NEW YORK -- When "Tonight Show" host Jay Leno asked President Obama this week about "leading from behind" in Libya, the president pointed out that he never actually said those three words, which have frequently been used to describe his foreign policy strategy. "This was a phrase that the media picked up on," Obama said, adding the U.S. actually "led from the front" through the United Nations and in NATO.
It wasn't just the media that ran with the phrase, originally attributed to an unnamed "adviser" in a May piece by the New Yorker's Ryan Lizza. Several Republican candidates brought the phrase to the stump while trying to depict the administration as weak or taking a backseat on the international stage. In August, HuffPost reported on the "evolution" of this blind quote, which evolved a bit more on Thursday.
In a USA Today piece about the origins of phrase, National Security Council spokesman Tommy Vietor said that "no one in this White House ever" used it. Vietor pointed out that that Lizza had sourced the phrase to an "adviser" and argued that "there are hundreds of people who could credibly be called an 'adviser' to the president, and there are hundreds more who go to D.C. cocktail parties and claim to be one."

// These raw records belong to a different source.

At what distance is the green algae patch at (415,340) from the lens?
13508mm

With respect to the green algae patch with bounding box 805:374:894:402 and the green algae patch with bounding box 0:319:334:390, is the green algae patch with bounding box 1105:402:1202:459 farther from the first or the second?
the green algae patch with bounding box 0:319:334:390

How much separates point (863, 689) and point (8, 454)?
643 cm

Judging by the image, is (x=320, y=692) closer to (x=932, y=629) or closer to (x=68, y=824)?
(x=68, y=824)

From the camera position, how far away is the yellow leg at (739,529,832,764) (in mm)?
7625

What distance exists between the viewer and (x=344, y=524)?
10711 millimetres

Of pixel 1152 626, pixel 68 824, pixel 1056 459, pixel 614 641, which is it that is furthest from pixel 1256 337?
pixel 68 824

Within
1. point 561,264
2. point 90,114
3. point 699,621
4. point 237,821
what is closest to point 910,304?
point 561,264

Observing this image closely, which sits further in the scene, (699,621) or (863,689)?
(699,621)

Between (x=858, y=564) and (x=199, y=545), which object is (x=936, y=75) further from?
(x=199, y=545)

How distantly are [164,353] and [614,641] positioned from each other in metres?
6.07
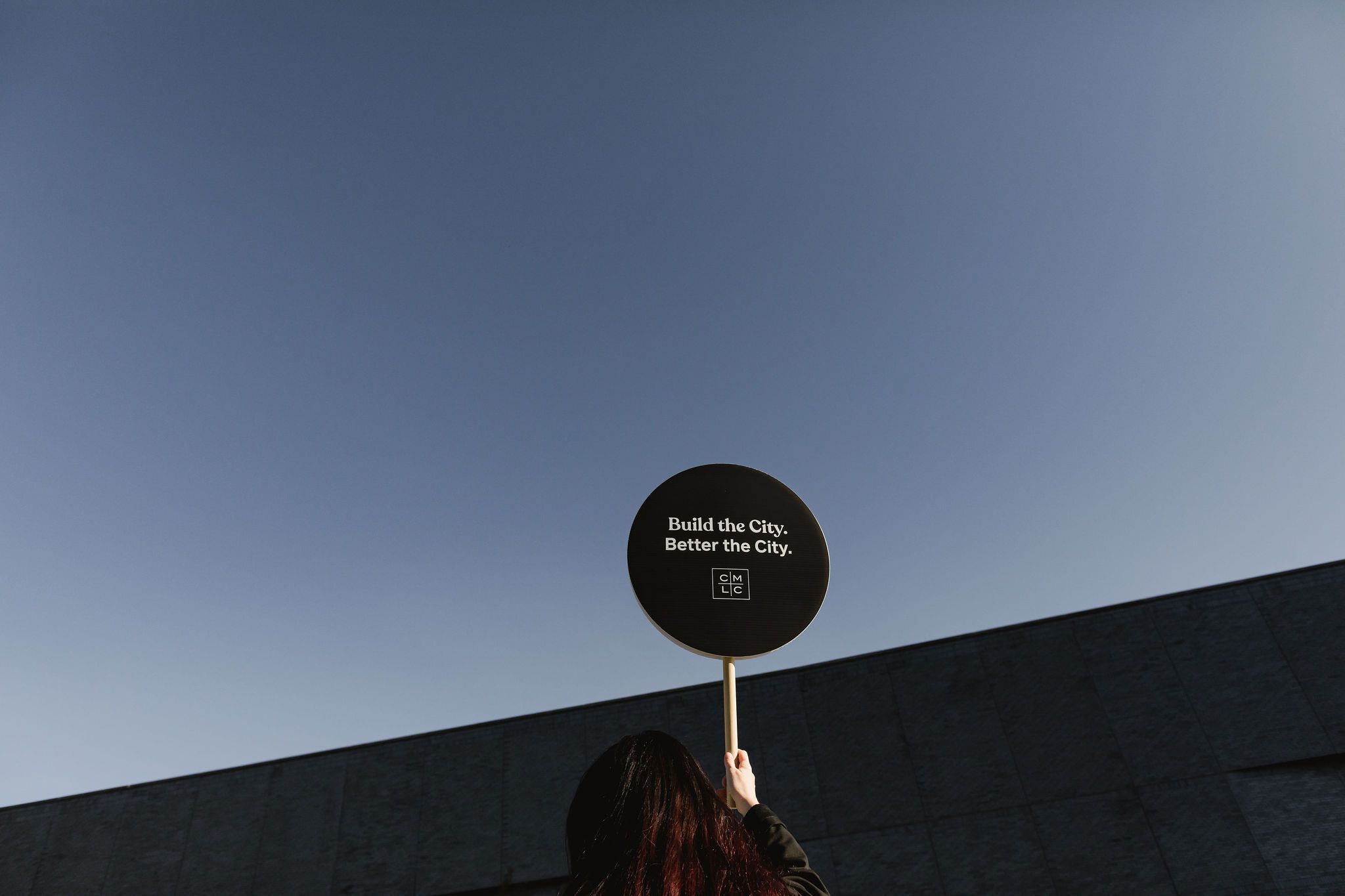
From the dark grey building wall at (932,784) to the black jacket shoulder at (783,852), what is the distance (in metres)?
12.8

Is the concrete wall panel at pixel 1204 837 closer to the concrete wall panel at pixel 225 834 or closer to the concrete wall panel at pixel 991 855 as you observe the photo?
the concrete wall panel at pixel 991 855

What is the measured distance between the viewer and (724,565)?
240 centimetres

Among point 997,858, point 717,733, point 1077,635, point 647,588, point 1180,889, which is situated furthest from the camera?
point 717,733

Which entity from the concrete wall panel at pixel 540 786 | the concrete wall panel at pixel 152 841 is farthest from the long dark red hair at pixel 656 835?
the concrete wall panel at pixel 152 841

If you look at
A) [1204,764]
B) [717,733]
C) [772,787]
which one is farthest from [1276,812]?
[717,733]

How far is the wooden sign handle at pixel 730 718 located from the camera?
188 centimetres

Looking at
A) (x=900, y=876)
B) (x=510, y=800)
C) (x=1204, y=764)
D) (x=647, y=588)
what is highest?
(x=510, y=800)

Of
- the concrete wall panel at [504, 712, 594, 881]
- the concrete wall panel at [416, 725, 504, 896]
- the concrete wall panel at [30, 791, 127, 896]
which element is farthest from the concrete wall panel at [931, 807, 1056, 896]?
the concrete wall panel at [30, 791, 127, 896]

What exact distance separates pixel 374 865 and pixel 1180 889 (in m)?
12.7

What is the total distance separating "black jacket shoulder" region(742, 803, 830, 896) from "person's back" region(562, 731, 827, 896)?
0.09 ft

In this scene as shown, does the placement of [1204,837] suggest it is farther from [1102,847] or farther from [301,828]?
[301,828]

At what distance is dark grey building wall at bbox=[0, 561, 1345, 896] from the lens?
39.2ft

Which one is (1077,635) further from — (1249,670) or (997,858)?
(997,858)

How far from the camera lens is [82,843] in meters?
15.4
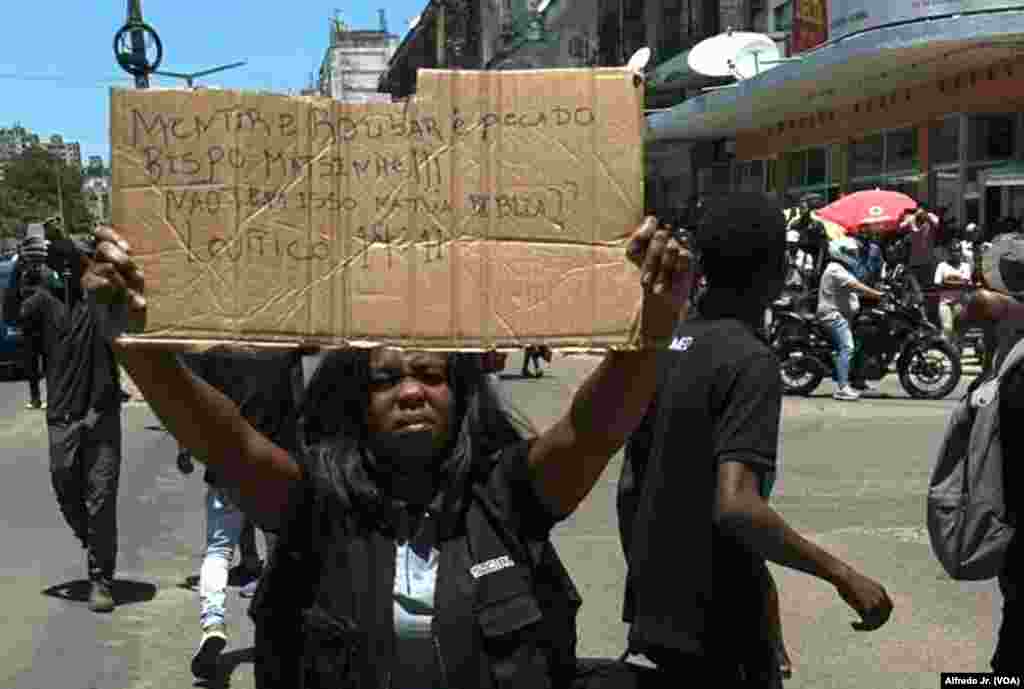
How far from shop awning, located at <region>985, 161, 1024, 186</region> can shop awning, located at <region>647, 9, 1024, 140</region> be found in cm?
149

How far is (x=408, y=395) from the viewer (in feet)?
8.63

Lizza responded on Twitter that the phrase came out of the mouth of a White House official, even though that attribution wasn't in the original piece. HuffPost asked Vietor about his statement to USA Today in light of Lizza's clarification that the phrase had come out of the White House. He responded in an email:
My point is this -- there's has been an enormous amount of press attention given to a background quote that didn’t reflect reality then, and I'd argue that with the death of bin Laden, the U.S. leadership of the civilian protection effort in Libya, and our foreign policy record generally, hasn't worn wear well over time. Until now, despite many conversations with Ryan and others at the New Yorker and months of the line being twisted and used to attack the President, it was always thinly sourced to an 'adviser.' Why Ryan decided to change his sourcing is a mystery to me, but that doesn’t change the fact that the President has been leading on foreign policy since his first day in office, and has an impressive record to show for it. I guess I should've said 'no one at the WH who knows how the President actually thinks' said that, but regardless I hope we can start talking about our actual record and not an article from May.
Lizza, too, doesn't seem to want to say much more about that article from May. When reached by email, he declined to comment about using a different description Thursday for his source than he did when the piece was published six months ago.